There are “Teen Social Media Uses.” Plural.
The teenagers I work with use a variety of social media platforms to communicate with one another and, by extension, adults. There’s no single tool that works for all of them, and the character of the group of teens both influences and is influenced by the digital communication tools it uses.
I meet with a group of 10th graders after school once a week. Today is our first get-together of the new school year, and Facebook Messenger was how we organized it. No problem. But the group of 12th graders who come to the church once a week don’t use Messenger–they’re not even on Facebook. I have to send group text messages to them. I don’t even have the phone numbers of the kids in the 10th grade group.

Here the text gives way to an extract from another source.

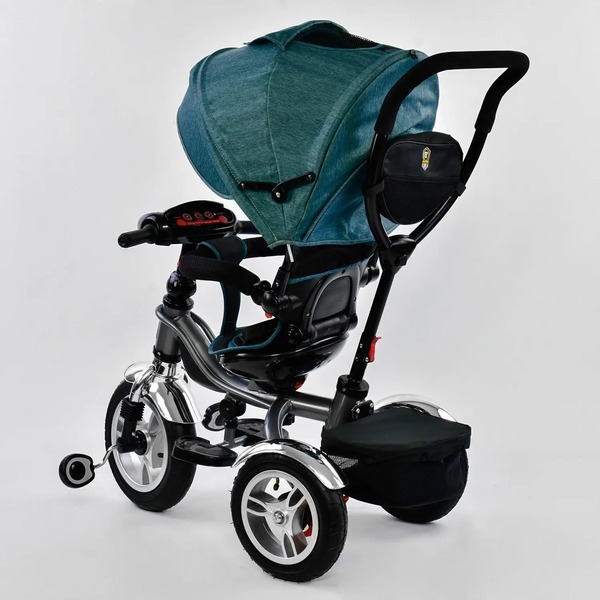 Велосипед 3-х кол,5890-3387 Best Trike сидіння поверт,скл,руль над,кол,пульт(світ звук). Фото 5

Is it that seniors don’t use Facebook and sophomores do? Of course not. These are just groups of peers who have their preferred vehicles for communicating; you might just as easily find a group of 10th graders as allergic to Messenger as these 12th graders are. Also, each of these youth are likely embedded in other peer groups that uses different tools for talking to each other. They use Messenger or texting for the church youth group, and Whatsapp for their friends from the soccer team.
Yet I’m not about to go chasing kids all over the digital landscape. I’m still working mostly on group communication for the purpose of organization–not one-on-one messages to teens, which need to default to the most public vehicle possible, in my opinion. You won’t find me Snapchatting with teenagers (or anyone, for that matter).
All this diversity requires adults to ask groups of students, “How do you guys prefer to be contacted? How would you like me to interact with you?” Their autonomy in this area requires adults to relate to them in a way we never have before, right?